There are still ~180 days left in the Security Council, and as of Jan 20, 2026 the delegated market cap is lower than the treasury value.

While the veto is in place this is manageable, but it highlights a structural risk. I think it’s important to start exploring alternatives like the program blockful.eth is proposing, even if imperfect.

We need a long-term solution that aligns decentralized governance with real protocol security.

2 Likes

First of all, I’m excited to see this kind of experimental effort in a DAO. After looking into many DAOs and delegate incentive models, this one feels like the most reasonable so far. Structurally, it’s very similar to Ethereum’s staking rewards model, where stakers receive most of the yield while node operators earn a commission.

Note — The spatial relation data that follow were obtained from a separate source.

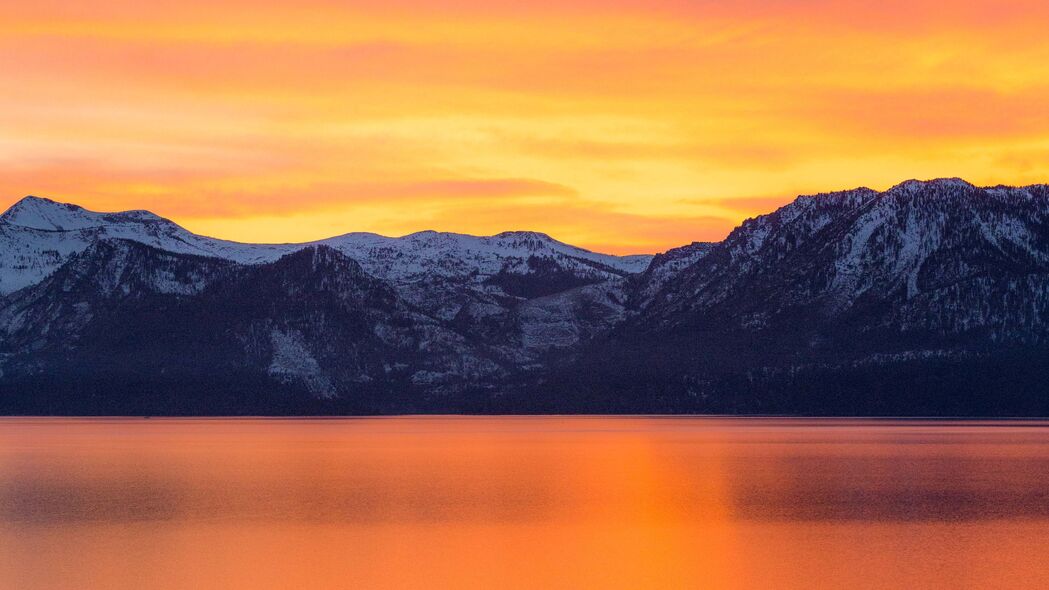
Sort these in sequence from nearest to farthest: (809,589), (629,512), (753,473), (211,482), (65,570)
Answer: (809,589)
(65,570)
(629,512)
(211,482)
(753,473)

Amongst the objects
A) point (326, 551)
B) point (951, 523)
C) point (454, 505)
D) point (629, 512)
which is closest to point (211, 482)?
point (454, 505)

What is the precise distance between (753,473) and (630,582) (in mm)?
95836

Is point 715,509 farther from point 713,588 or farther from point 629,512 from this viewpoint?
point 713,588

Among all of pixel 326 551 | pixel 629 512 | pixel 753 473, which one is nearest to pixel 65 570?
pixel 326 551

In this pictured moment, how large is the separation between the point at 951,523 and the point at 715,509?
22180 millimetres

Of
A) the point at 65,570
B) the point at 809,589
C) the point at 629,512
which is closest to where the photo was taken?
the point at 809,589

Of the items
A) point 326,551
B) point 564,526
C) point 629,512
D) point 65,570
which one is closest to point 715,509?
point 629,512

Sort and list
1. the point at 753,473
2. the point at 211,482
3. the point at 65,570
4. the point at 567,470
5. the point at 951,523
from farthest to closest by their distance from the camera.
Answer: the point at 567,470 → the point at 753,473 → the point at 211,482 → the point at 951,523 → the point at 65,570

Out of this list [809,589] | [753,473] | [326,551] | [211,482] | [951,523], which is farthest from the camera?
[753,473]

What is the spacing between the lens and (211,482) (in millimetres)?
160125

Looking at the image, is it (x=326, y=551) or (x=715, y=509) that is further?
(x=715, y=509)

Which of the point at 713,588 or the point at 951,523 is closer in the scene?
the point at 713,588

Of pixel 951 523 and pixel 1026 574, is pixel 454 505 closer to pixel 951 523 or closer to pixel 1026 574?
pixel 951 523

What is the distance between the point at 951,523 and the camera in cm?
11144
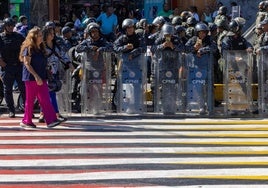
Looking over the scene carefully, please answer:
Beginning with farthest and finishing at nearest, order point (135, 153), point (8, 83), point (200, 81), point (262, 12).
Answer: point (262, 12) < point (200, 81) < point (8, 83) < point (135, 153)

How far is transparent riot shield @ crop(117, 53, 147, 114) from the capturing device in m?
14.3

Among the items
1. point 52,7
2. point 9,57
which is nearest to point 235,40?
point 9,57

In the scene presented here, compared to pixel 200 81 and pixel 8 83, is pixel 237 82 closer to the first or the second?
pixel 200 81

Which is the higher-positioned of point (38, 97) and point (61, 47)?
point (61, 47)

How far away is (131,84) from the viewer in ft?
47.1

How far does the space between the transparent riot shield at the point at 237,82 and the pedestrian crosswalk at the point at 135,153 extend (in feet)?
2.05

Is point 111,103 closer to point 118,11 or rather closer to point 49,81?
point 49,81

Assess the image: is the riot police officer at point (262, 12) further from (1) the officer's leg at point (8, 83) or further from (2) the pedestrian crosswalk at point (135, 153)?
(1) the officer's leg at point (8, 83)

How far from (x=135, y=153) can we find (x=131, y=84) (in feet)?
12.8

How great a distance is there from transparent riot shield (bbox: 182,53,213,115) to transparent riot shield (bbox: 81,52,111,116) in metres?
1.65

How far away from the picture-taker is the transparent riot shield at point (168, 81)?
1423 cm

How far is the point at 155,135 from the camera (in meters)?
12.1

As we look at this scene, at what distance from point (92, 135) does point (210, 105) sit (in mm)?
3265

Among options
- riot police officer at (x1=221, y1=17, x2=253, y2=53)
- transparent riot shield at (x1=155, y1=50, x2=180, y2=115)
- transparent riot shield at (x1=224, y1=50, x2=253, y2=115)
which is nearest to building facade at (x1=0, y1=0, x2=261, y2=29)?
riot police officer at (x1=221, y1=17, x2=253, y2=53)
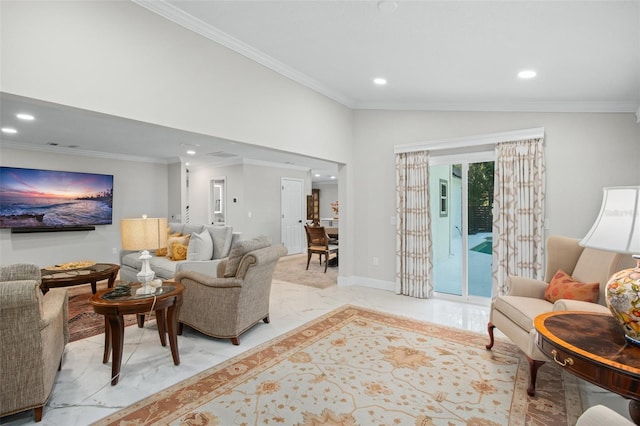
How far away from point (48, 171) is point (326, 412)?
→ 713 cm

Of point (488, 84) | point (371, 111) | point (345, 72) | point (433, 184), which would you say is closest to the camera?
point (488, 84)

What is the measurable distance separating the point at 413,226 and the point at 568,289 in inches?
86.3

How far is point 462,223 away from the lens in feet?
14.5

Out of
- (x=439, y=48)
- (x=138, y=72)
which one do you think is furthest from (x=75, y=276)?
(x=439, y=48)

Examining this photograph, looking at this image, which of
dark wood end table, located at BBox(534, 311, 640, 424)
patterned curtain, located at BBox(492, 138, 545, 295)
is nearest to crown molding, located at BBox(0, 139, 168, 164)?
patterned curtain, located at BBox(492, 138, 545, 295)

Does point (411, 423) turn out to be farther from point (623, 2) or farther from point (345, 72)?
point (345, 72)

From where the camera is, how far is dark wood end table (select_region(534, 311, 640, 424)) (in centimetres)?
129

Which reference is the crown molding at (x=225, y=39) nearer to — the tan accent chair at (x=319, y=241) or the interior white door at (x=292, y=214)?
the tan accent chair at (x=319, y=241)

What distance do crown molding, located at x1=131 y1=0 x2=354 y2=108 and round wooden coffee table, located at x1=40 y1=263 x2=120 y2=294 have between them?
11.3 feet

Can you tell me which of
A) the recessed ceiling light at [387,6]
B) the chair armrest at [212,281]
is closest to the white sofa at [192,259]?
the chair armrest at [212,281]

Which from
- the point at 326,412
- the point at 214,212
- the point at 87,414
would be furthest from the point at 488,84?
the point at 214,212

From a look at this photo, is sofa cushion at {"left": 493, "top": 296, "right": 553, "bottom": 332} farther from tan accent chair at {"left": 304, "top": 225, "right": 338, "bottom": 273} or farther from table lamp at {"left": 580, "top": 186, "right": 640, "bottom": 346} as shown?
tan accent chair at {"left": 304, "top": 225, "right": 338, "bottom": 273}

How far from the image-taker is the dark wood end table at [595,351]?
4.24ft

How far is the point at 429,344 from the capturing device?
3016 millimetres
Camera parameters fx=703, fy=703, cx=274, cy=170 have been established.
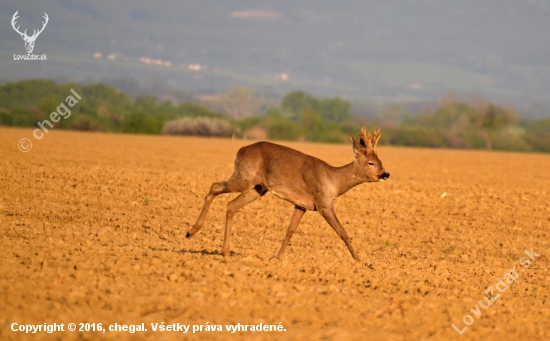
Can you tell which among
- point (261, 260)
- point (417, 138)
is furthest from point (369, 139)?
point (417, 138)

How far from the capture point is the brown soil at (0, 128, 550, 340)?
7.66 metres

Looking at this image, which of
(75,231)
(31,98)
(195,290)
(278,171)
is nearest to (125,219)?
(75,231)

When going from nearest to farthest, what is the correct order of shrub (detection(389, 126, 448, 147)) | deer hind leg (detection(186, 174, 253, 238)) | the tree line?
deer hind leg (detection(186, 174, 253, 238)), the tree line, shrub (detection(389, 126, 448, 147))

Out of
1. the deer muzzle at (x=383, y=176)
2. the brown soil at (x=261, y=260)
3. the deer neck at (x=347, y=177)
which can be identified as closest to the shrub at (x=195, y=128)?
the brown soil at (x=261, y=260)

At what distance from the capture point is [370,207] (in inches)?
724

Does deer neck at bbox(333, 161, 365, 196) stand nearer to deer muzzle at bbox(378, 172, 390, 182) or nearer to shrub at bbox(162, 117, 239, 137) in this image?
deer muzzle at bbox(378, 172, 390, 182)

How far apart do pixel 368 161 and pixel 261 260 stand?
2.19 meters

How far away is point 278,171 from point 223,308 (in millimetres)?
3041

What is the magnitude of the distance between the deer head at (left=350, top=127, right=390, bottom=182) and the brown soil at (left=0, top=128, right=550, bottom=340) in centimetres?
135

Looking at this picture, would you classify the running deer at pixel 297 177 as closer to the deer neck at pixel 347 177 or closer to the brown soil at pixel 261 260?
the deer neck at pixel 347 177

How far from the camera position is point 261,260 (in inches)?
396

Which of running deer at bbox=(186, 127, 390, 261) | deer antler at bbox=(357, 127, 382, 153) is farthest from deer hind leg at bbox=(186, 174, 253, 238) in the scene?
deer antler at bbox=(357, 127, 382, 153)

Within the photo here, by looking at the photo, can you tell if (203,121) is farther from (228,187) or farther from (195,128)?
(228,187)
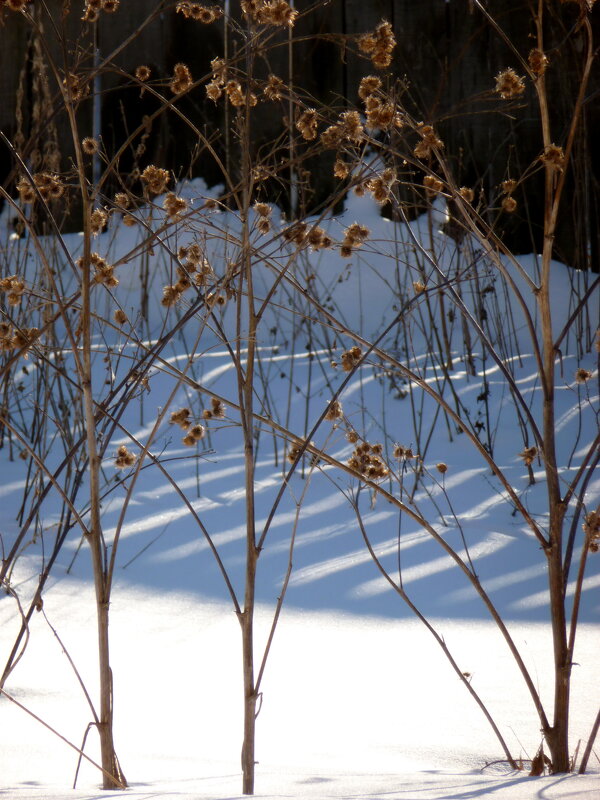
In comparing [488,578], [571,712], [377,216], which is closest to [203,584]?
[488,578]

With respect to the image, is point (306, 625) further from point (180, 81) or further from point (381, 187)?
point (180, 81)

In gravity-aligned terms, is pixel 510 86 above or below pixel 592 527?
above

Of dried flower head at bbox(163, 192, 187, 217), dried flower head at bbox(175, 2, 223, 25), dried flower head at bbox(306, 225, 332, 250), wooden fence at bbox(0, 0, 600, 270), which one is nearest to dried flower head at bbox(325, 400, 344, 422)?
dried flower head at bbox(306, 225, 332, 250)

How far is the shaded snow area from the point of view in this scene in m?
1.18

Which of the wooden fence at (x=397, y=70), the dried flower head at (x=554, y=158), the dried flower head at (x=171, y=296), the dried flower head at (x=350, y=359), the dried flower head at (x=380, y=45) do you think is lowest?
the dried flower head at (x=350, y=359)

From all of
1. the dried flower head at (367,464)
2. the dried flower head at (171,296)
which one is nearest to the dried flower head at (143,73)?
the dried flower head at (171,296)

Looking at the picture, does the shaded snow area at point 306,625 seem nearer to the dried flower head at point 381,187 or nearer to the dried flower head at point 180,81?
the dried flower head at point 381,187

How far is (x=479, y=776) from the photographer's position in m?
1.09

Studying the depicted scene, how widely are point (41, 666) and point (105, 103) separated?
3478mm

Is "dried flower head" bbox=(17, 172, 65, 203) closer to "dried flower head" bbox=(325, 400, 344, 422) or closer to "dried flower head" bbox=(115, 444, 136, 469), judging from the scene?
"dried flower head" bbox=(115, 444, 136, 469)

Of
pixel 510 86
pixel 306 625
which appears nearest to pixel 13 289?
pixel 510 86

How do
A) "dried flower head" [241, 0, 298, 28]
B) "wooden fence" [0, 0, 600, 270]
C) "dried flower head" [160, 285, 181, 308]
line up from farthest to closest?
1. "wooden fence" [0, 0, 600, 270]
2. "dried flower head" [160, 285, 181, 308]
3. "dried flower head" [241, 0, 298, 28]

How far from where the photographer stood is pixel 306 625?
6.02 ft

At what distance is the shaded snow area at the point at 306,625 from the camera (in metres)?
1.18
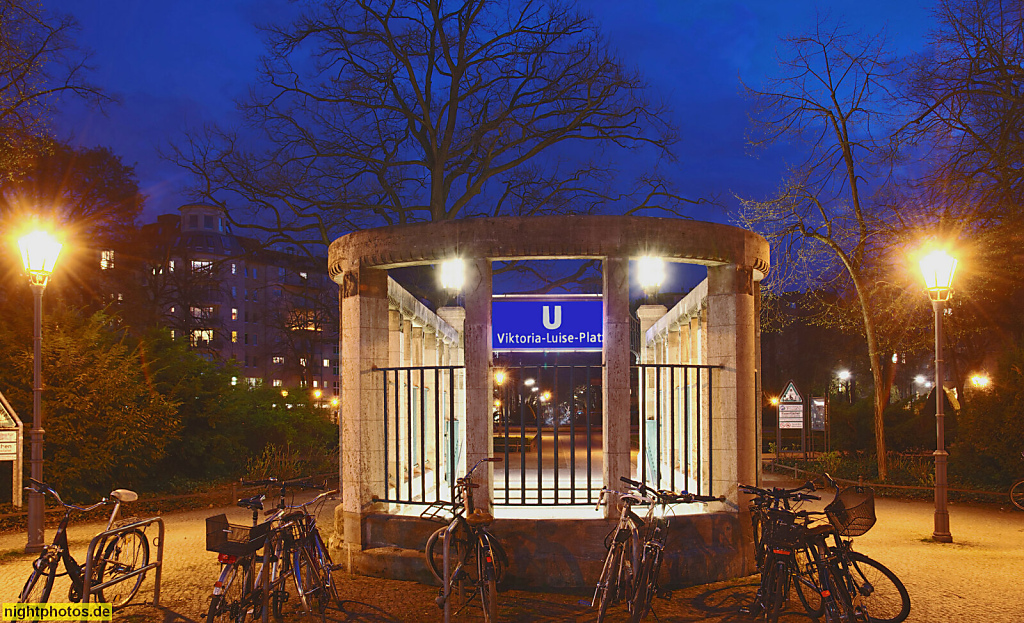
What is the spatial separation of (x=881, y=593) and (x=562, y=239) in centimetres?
411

In this setup, both parties are properly incentivized. It’s good to see delegates being compensated for their efforts as well.

The only issue I see is related to voting frequency. I became a delegate in November, and I’ve encountered only two on-chain votes so far. On-chain votes are infrequent, as they should be. Given that, counting off-chain votes or lowering the 10-vote threshold might be worth considering, since the current structure doesn’t really include or support new delegates outside the existing delegate set.

Finally, delegate incentive caps make sense as a way to avoid centralization. That said, I hope delegators will naturally distribute their stake in a way that promotes decentralization across the delegate set.

This problem doesn’t go away as the amount of delegated tokens increases. Either the DAO reduces its exposure to external assets in its treasury, or it relies on a centralized authority to protect its treasury. I’ve written about this before, but it didn’t seem to get much attention.